Schaaf noted that he agreed the county needed to do a better job with enforcement and that he hoped the hiring of two new people would help.
“Short-term rental owners, realtors, across the board — and it’s not necessarily a bad thing, maybe it’s right, maybe it’s wrong, I don’t know, that’s not my decision to make — but I have noticed a common trend that everybody wants private-property rights. OK, to a T, everybody I’ve talked to. But what’s getting lost here is the person who actually lives there who doesn’t want another short-term rental and has problems with the rentals. What I hear is, ‘Well, they have the right to sell and leave,’” he said.
Schaaf suggested that approach from was “coming across wrong,” and added soon after, “So, why are their rights less than your rights?”
Schaaf noted that was an observation from discussing the topic with people.
Shawn Steen, who grew up in Pagosa Springs but currently resides in California, spoke in opposition to the 5 percent density restriction.
He noted limiting the VRs would prevent him from being able to visit the community as he is currently investing in a retirement home in the county, which he planned to operate as a VR.
Rae Greathouse, who resides in Amarillo, Texas, spoke in opposition to the 5 percent density restriction, noting that she believes it is an overreach of government.
She also noted she thinks “it’s amazing” that people have been able to live in Pagosa for 40 plus years, but she explained that for many younger entrepreneurs, the only way for them to be able to retire and get to Pagosa Springs will be from operating VR properties until they are able to move and live here full-time.
Wende Calvert spoke in opposition to the sign requirement proposed.
She noted that Albuquerque, N.M., established a similar requirement and that it led to higher crime rates.
O’Toole spoke in favor of restricting VR properties in the county, noting he has experienced violence with some VR guests in his neighborhood.
Stuart Scull questioned why there seems to be such an urgency to update the LUR.
He also informed the BoCC that members of the local community, including VR owners and realtors, have started a Pagosa Springs vacation homeowners association in order to improve communication between the BoCC and stakeholders in the community.
At the end of the public comment period for this section, Schaaf noted that “Private property rights are important.”
Maez noted that the only way to go back to the drawing board was to put a moratorium in place, which he was not in favor of.
“I know … there’s people who feel like this was just a rush thing,” Schaaf said. “It hasn’t been a rush thing.”
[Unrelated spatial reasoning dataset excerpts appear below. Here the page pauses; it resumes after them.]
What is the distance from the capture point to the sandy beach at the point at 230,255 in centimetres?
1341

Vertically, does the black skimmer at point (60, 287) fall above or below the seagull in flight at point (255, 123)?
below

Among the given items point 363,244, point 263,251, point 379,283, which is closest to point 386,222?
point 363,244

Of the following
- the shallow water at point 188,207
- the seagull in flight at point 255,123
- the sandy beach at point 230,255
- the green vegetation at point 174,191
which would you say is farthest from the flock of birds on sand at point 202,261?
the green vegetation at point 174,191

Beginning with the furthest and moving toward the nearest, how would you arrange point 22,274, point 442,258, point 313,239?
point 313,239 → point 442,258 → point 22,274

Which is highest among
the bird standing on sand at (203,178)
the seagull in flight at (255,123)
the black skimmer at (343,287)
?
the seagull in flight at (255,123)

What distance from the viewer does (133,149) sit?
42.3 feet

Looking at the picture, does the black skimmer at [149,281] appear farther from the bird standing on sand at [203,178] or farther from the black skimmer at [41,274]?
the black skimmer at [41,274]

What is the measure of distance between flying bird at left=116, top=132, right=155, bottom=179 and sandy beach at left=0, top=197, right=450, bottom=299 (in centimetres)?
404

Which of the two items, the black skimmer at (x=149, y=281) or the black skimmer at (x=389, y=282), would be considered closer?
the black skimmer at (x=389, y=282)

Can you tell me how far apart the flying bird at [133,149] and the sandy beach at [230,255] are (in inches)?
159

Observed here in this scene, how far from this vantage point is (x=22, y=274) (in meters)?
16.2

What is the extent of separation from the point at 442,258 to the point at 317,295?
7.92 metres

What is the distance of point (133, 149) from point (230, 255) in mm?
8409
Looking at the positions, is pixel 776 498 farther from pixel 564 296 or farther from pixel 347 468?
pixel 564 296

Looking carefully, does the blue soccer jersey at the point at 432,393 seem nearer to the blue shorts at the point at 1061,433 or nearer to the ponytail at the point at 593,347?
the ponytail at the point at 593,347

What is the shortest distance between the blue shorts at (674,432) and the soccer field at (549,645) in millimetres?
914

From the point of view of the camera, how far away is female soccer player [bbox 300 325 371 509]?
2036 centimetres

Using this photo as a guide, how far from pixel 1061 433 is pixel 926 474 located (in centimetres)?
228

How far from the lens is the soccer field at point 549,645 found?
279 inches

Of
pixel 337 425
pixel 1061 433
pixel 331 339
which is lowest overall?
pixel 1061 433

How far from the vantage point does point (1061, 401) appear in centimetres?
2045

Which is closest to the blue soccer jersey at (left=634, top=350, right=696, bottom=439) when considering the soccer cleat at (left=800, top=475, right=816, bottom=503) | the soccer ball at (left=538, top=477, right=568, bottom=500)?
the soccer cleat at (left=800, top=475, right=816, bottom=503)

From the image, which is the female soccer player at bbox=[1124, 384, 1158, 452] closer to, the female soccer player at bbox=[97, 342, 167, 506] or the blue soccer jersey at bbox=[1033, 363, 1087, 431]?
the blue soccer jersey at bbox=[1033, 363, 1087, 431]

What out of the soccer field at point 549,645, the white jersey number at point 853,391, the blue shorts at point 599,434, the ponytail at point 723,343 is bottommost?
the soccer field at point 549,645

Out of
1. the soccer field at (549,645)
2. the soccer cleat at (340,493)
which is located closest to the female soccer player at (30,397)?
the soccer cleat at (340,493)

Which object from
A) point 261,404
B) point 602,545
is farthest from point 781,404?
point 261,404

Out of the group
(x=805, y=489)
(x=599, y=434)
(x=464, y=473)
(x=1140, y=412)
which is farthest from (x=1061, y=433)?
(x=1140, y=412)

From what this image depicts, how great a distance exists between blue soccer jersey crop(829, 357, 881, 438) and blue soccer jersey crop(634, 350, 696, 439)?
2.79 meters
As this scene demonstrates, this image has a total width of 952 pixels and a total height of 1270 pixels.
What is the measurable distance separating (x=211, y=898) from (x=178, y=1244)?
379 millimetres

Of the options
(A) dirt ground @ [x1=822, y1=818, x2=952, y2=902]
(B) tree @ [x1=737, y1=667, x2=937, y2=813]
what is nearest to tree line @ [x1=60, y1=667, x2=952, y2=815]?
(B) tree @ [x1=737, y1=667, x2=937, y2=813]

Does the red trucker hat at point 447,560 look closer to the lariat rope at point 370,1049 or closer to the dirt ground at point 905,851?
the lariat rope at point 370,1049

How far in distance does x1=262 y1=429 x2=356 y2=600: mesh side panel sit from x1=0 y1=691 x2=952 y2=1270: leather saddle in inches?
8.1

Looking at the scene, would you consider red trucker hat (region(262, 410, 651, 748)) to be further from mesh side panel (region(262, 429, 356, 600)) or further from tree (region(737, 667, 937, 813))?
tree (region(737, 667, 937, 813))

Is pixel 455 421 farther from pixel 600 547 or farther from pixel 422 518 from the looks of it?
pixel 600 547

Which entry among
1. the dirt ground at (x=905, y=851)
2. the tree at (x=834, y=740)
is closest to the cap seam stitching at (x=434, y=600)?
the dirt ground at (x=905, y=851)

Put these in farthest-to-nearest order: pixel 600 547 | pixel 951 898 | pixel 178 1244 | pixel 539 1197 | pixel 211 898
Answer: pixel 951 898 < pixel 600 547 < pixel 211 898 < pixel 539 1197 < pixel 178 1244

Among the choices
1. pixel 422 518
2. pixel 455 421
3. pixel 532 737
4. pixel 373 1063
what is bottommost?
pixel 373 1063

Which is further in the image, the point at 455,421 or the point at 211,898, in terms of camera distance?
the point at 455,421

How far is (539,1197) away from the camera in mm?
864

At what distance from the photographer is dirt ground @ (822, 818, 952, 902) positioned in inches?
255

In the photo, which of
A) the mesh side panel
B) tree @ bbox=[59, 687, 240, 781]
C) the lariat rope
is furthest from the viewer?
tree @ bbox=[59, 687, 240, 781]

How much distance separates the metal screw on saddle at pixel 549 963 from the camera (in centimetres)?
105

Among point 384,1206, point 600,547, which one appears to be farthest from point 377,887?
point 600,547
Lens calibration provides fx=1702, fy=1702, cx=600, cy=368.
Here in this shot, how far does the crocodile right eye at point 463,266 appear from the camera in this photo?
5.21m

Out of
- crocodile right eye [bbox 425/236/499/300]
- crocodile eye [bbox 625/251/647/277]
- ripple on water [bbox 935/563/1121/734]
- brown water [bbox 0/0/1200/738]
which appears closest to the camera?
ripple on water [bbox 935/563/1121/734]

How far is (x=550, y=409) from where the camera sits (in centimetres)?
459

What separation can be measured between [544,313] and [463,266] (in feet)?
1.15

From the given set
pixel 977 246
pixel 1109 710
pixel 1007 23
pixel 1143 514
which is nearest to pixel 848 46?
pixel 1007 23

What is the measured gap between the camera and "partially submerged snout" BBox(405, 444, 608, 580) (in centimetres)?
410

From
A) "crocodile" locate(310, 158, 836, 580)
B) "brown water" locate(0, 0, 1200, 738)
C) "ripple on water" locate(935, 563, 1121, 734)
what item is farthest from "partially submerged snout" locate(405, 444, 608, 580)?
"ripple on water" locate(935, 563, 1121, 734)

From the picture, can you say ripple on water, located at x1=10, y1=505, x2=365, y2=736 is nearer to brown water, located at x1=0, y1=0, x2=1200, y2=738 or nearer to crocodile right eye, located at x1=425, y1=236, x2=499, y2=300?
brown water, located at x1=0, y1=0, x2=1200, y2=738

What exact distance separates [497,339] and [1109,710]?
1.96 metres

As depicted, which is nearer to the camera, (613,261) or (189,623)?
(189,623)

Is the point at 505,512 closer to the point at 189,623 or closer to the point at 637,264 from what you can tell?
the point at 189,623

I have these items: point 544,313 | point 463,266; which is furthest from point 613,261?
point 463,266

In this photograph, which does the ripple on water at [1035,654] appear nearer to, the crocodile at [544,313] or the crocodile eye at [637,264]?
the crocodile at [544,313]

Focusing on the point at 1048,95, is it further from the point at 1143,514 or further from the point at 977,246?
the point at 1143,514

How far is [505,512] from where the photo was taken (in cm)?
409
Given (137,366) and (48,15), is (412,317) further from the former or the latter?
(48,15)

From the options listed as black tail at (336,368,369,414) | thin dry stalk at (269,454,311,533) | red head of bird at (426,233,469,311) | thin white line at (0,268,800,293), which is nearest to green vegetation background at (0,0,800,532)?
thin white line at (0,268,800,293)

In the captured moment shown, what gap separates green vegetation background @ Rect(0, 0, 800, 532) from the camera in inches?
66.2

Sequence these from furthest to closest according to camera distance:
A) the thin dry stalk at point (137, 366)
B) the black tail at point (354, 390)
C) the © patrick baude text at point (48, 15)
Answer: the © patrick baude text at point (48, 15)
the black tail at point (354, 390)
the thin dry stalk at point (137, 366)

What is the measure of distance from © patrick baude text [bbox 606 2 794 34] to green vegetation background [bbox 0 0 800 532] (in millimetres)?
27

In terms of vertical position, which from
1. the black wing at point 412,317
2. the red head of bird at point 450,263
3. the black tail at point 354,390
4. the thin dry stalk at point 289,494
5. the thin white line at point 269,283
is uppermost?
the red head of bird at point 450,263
Schaaf suggested the planning commission held several posted meetings and that it is to the benefit of everyone in the community to be more involved.
“And, like Commissioner Maez said, this is not set in stone,” he said. “This is not something, regardless of the decision we make today, that we can’t revisit six months from now. If it’s not working, we can change it. … I’d much rather make a decision than not make a decision. We can fix bad decisions …”
Schaaf noted that indecision is never a good decision in his opinion, adding that he wants to work with everybody.
Resolution 2021-29 was approved by the BoCC as presented with adjustments made to remove the 5 percent density restriction, the sign requirement and the requirement that would force VR owners to remove any excess beds that put them over their rental guest limit.